He told a conference that some countries were seeking to tear up the principle of "common but differentiated responsibilities" on which the Kyoto Protocol was founded.

According to the Kyoto principle, rich "Annex I" countries should take the initiative when it comes to reducing CO2 emissions, while poorer nations such as China and India would not be obliged to set their own mandatory targets until 2020.

Much of the legal infrastructure of the protocol is based on the principle, including the clean development mechanism, which allows developed countries to meet their CO2 targets by investing in clean projects in the developing world.

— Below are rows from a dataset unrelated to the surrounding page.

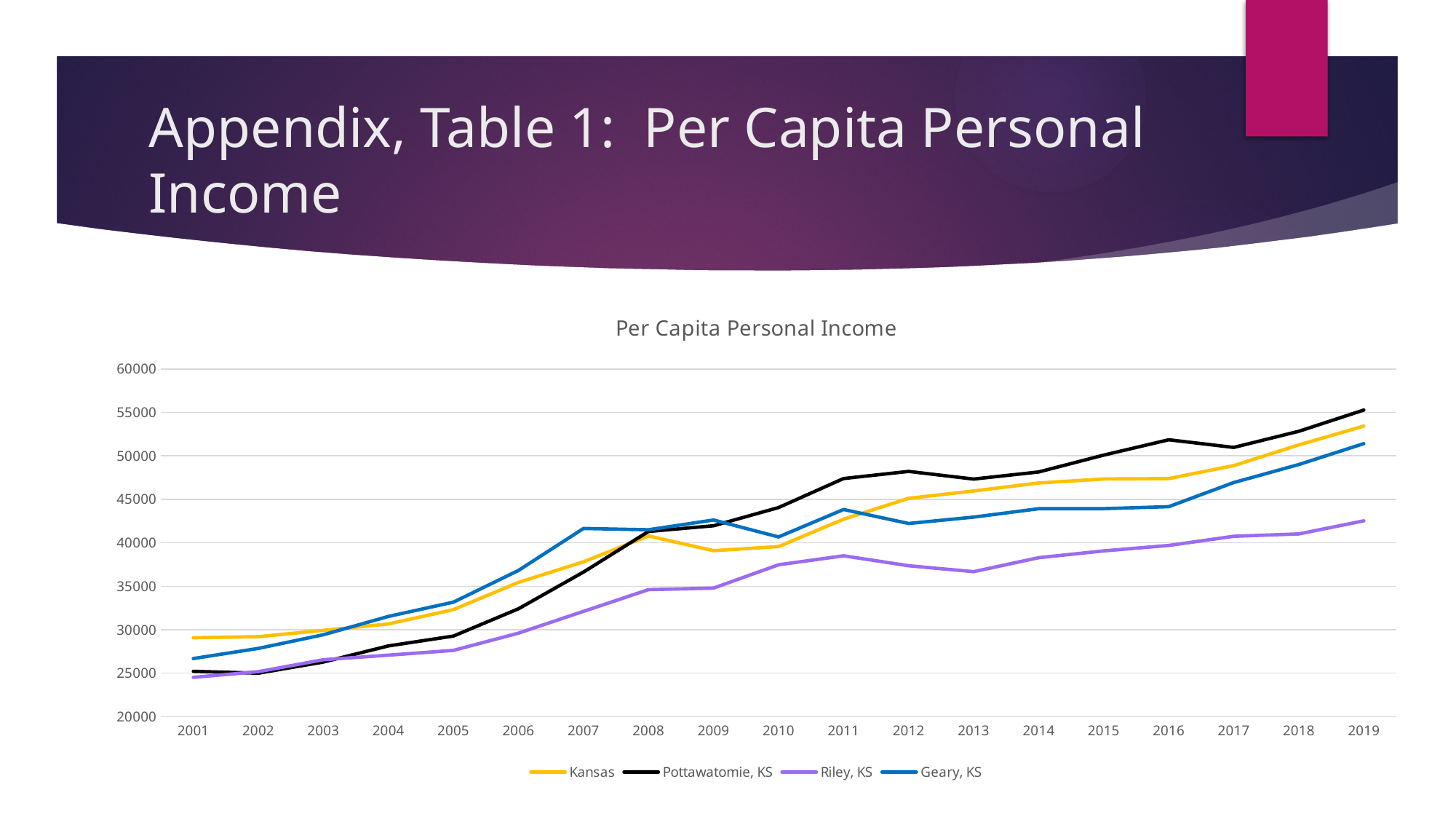
Which series has the lowest value in 2019? Riley, KS In 2007, which is larger: the value for Geary, KS or the value for Kansas? Geary, KS What is the title of the chart? Per Capita Personal Income Does the Pottawatomie, KS line generally rise or fall from 2001 to 2019? rise What kind of chart is shown on the slide? line chart Is the value for Geary, KS in 2001 greater or less than 30000? less Is the value for Riley, KS in 2019 greater or less than 45000? less Is the value for Pottawatomie, KS in 2016 greater or less than 50000? greater How many years are plotted along the x axis? 19 How many series does the legend list? 4 Which series has the highest value in 2019? Pottawatomie, KS Which series has the highest value in 2001? Kansas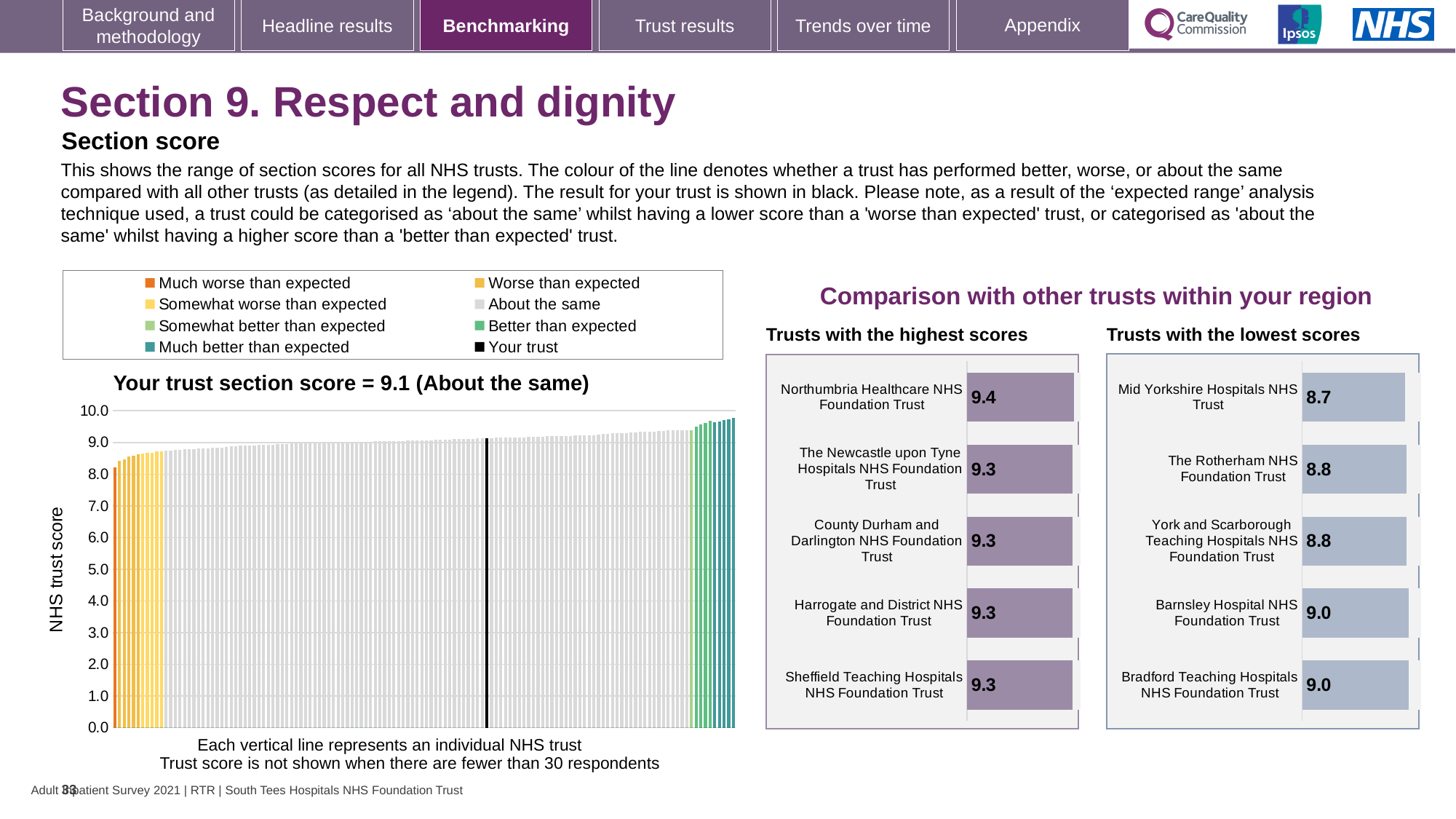
In the large chart on the left, do the trust scores rise or fall from left to right along the x axis? Rise In the 'Trusts with the highest scores' chart, which trust has the highest score? Northumbria Healthcare NHS Foundation Trust In the 'Trusts with the highest scores' chart, what is the score for Northumbria Healthcare NHS Foundation Trust? 9.4 In the 'Trusts with the highest scores' chart, how many trusts are listed? 5 In the 'Trusts with the lowest scores' chart, which is larger: the score for Barnsley Hospital NHS Foundation Trust or The Rotherham NHS Foundation Trust? Barnsley Hospital NHS Foundation Trust In the 'Trusts with the lowest scores' chart, which trust has the lowest score? Mid Yorkshire Hospitals NHS Trust In the large chart on the left, what is the section score for your trust? 9.1 In the 'Trusts with the lowest scores' chart, what is the difference between the scores of Bradford Teaching Hospitals NHS Foundation Trust and Mid Yorkshire Hospitals NHS Trust? 0.3 In the 'Trusts with the lowest scores' chart, what is the score for Mid Yorkshire Hospitals NHS Trust? 8.7 What kind of chart is the large chart on the left showing the range of section scores for all NHS trusts? Bar chart In the 'Trusts with the highest scores' chart, what is the difference between the scores of Northumbria Healthcare NHS Foundation Trust and Sheffield Teaching Hospitals NHS Foundation Trust? 0.1 In the 'Trusts with the lowest scores' chart, what is the score for York and Scarborough Teaching Hospitals NHS Foundation Trust? 8.8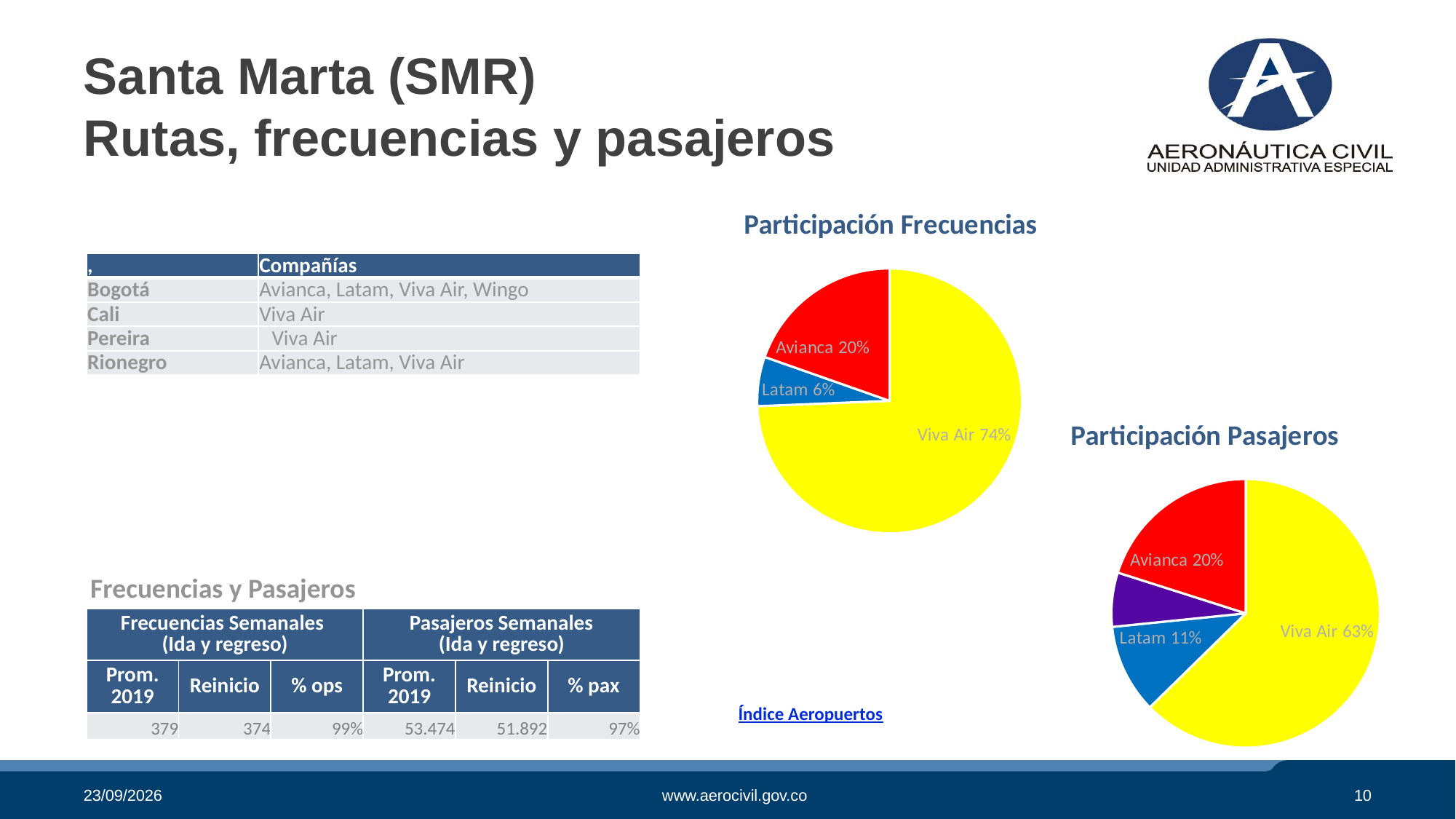
In the Participación Frecuencias chart, which airline has the largest share? Viva Air In the Participación Pasajeros chart, which labelled airline has the largest share? Viva Air How many slices does the Participación Frecuencias pie chart have? 3 In the Participación Frecuencias chart, what share does Avianca have? 20% In the Participación Frecuencias chart, what is the difference between Viva Air's share and Avianca's share? 54% In the Participación Pasajeros chart, what share does Latam have? 11% In the Participación Pasajeros chart, which is larger, Avianca's share or Latam's share? Avianca In the Participación Frecuencias chart, what share does Viva Air have? 74% In the Participación Frecuencias chart, what share does Latam have? 6% In the Participación Frecuencias chart, which airline has the smallest share? Latam What kind of chart is Participación Frecuencias? Pie chart In the Participación Pasajeros chart, what share does Viva Air have? 63%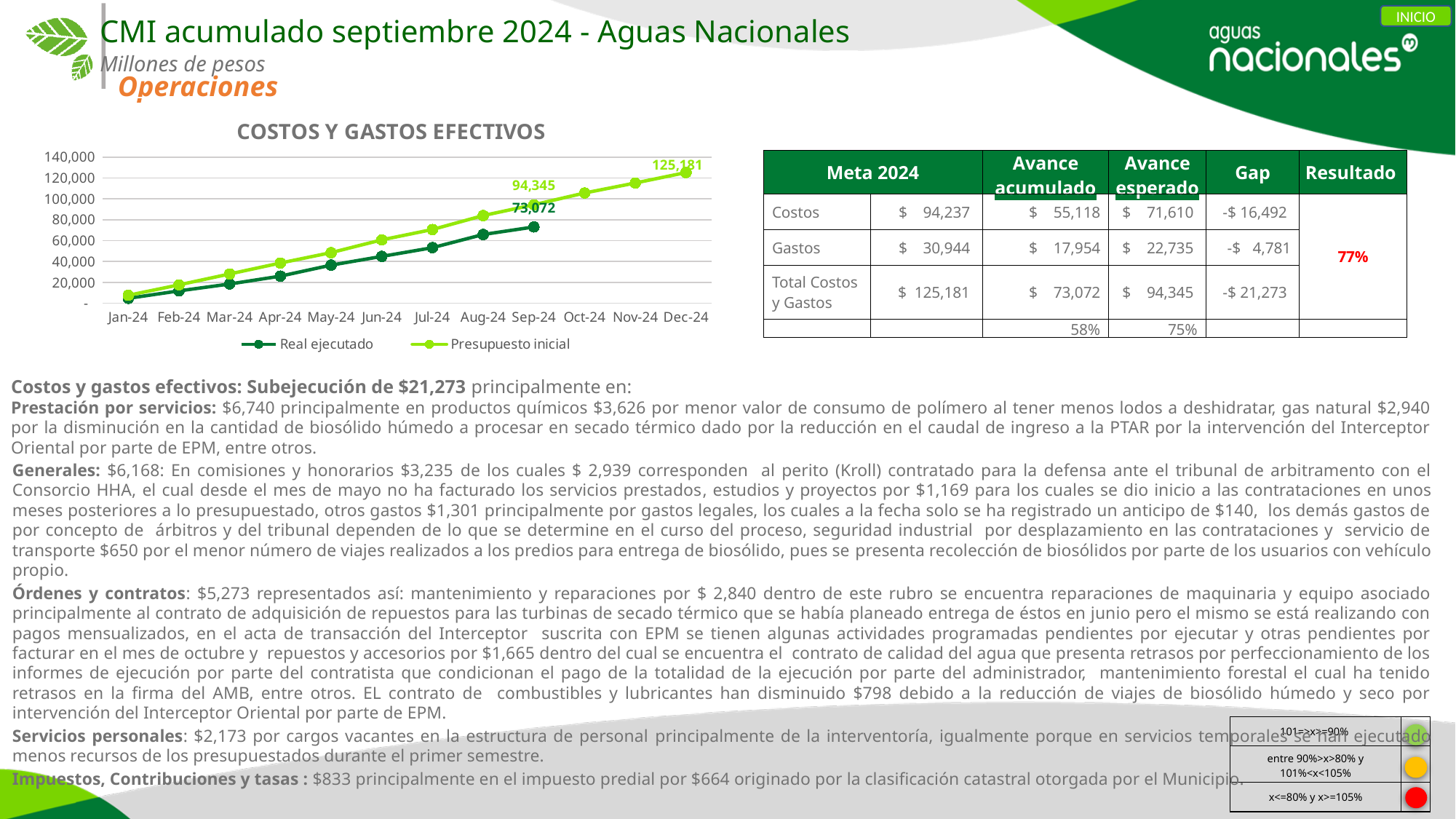
In the COSTOS Y GASTOS EFECTIVOS chart, what is the difference between Presupuesto inicial and Real ejecutado at Sep-24? 21,273 In the COSTOS Y GASTOS EFECTIVOS chart, what is the value of Presupuesto inicial at Dec-24? 125,181 In the COSTOS Y GASTOS EFECTIVOS chart, what is the value of Presupuesto inicial at Sep-24? 94,345 In the COSTOS Y GASTOS EFECTIVOS chart, what is the value of Real ejecutado at Sep-24? 73,072 In the COSTOS Y GASTOS EFECTIVOS chart, which series has the larger value at Sep-24, Real ejecutado or Presupuesto inicial? Presupuesto inicial In the COSTOS Y GASTOS EFECTIVOS chart, is the value for Presupuesto inicial at Nov-24 greater or less than 100,000? greater In the COSTOS Y GASTOS EFECTIVOS chart, which series is drawn in dark green? Real ejecutado How many series does the legend of the COSTOS Y GASTOS EFECTIVOS chart list? 2 In the COSTOS Y GASTOS EFECTIVOS chart, do the Presupuesto inicial values rise or fall from Jan-24 to Dec-24? Rise What kind of chart is shown under the title COSTOS Y GASTOS EFECTIVOS? Line chart In the COSTOS Y GASTOS EFECTIVOS chart, is the value for Real ejecutado at Jun-24 greater or less than 60,000? less How many months are shown on the x axis of the COSTOS Y GASTOS EFECTIVOS chart? 12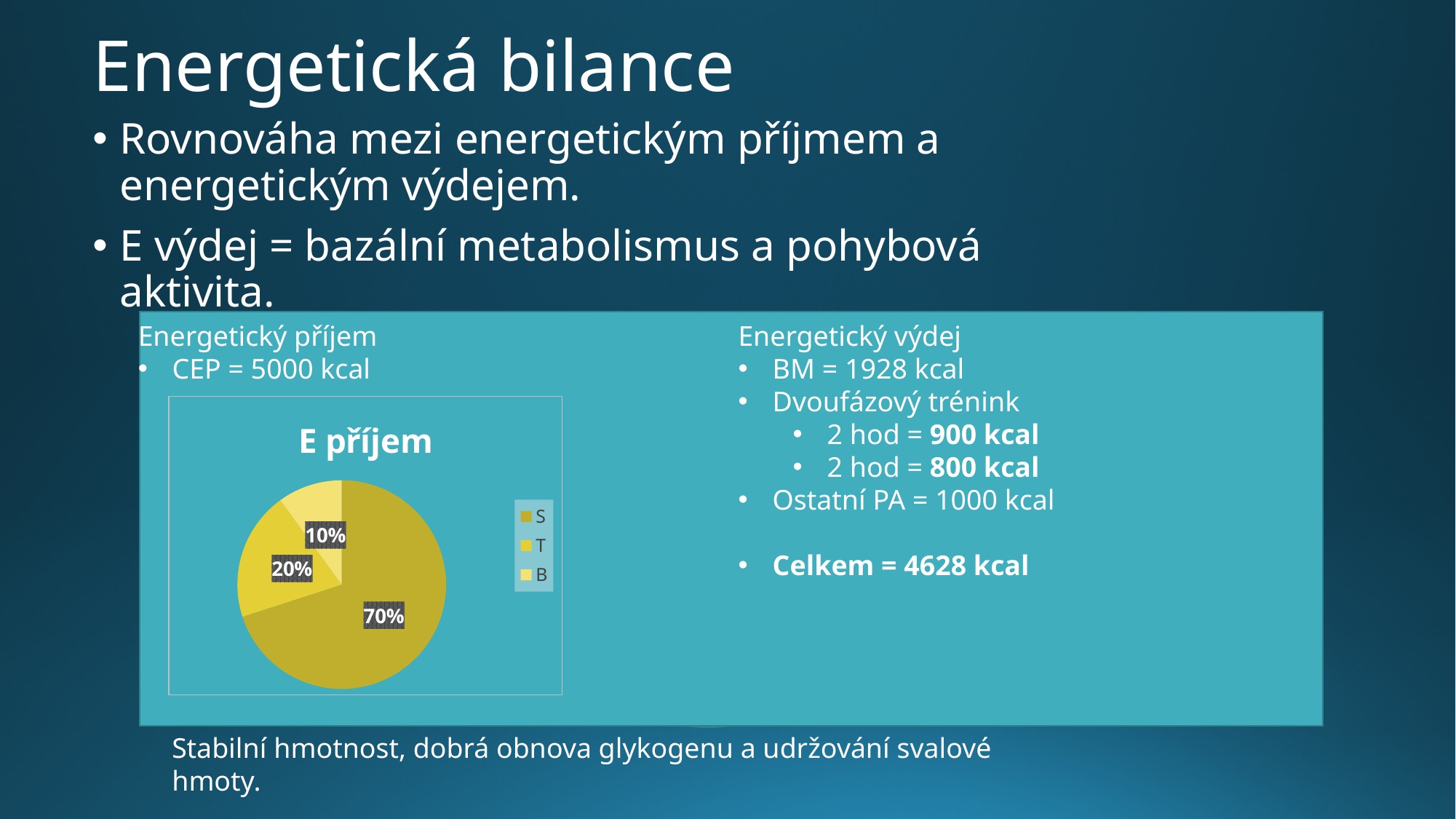
Which category has the largest slice of the pie? S What share of the pie does T take? 20% How many slices does the pie chart have? 3 How many entries does the legend list? 3 What are the legend entries of the chart, in order? S, T, B What kind of chart is shown on the slide? pie chart Which slice is larger, T or B? T What is the title of the chart? E příjem What share of the pie does B take? 10% What share of the pie does S take? 70% Which category has the smallest slice of the pie? B What is the difference in percentage points between the S slice and the T slice? 50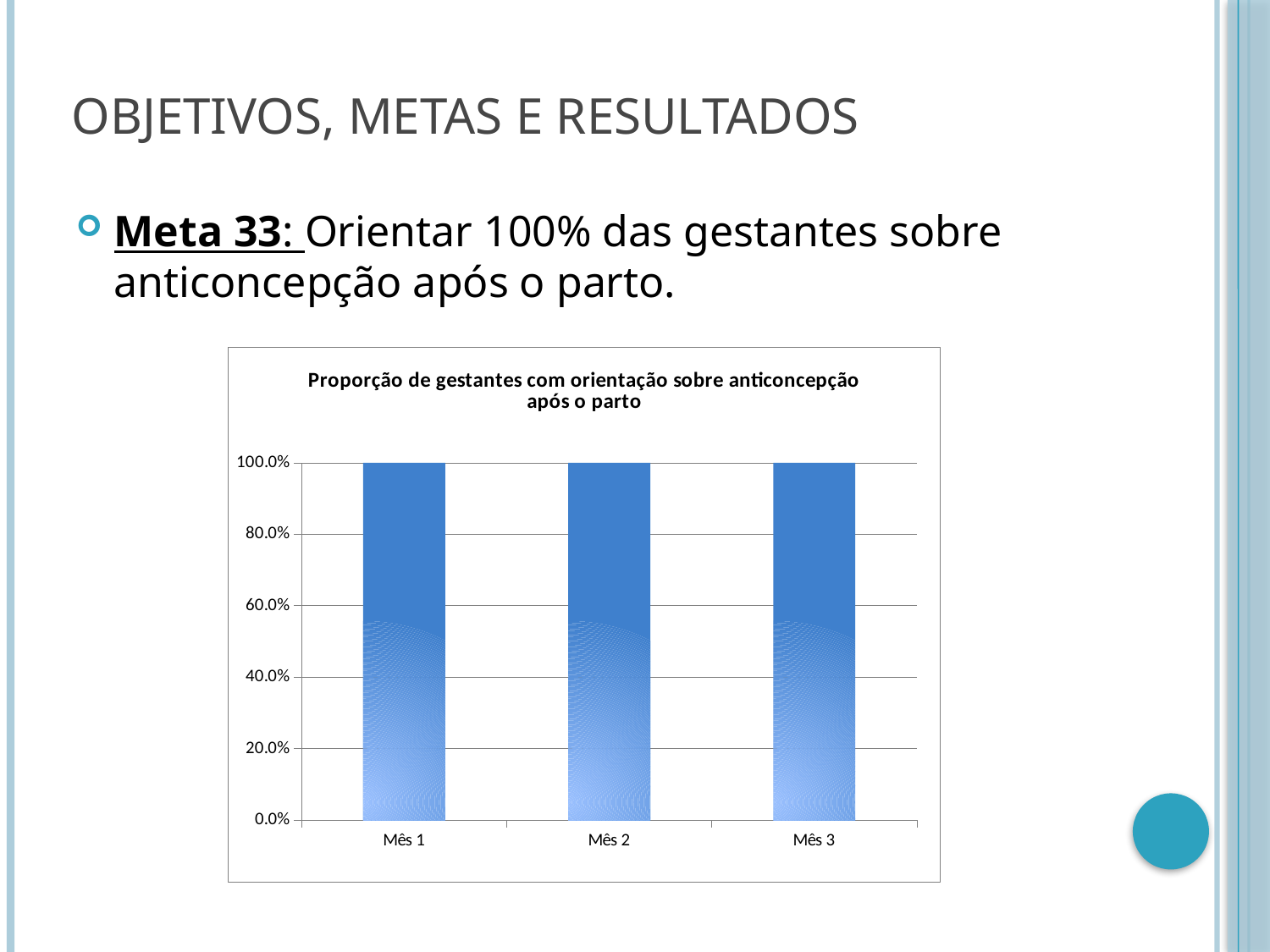
Is the value for Mês 3 greater or less than 60.0%? greater How many categories are plotted on the x axis of the chart? 3 What is the title of the chart? Proporção de gestantes com orientação sobre anticoncepção após o parto Is the value for Mês 2 greater or less than 80.0%? greater What is the value for Mês 3? 100.0% What is the label of the first category on the x axis? Mês 1 What kind of chart is shown on the slide? bar chart What is the difference between the values for Mês 1 and Mês 3? 0.0% What is the highest value shown on the y axis of the chart? 100.0% Do the values rise, fall or stay the same from Mês 1 to Mês 3? stay the same What is the value for Mês 1? 100.0% What is the value for Mês 2? 100.0%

"But now there are some signatories... trying to abandon the Kyoto Protocol, with some wanting to devise new laws," Gao said.

Gao did not name the United States, but the country's legislators are currently deliberating on a climate bill that would commit U.S. industries to costly CO2 cuts, and many have expressed concern that if China doesn't follow suit, it will gain a competitive advantage in world trade.

With the first phase of the Kyoto Protocol set to expire in 2012, leaders will gather in the Danish capital of Copenhagen next month to thrash out the details of a new deal, but few expect anything binding to emerge.

Gao said China remained optimistic.

"Looking now at the progress of negotiations, you can say China is still full of hope about the meeting in Copenhagen," he said. "We are now putting our utmost effort into the success of the Copenhagen meeting."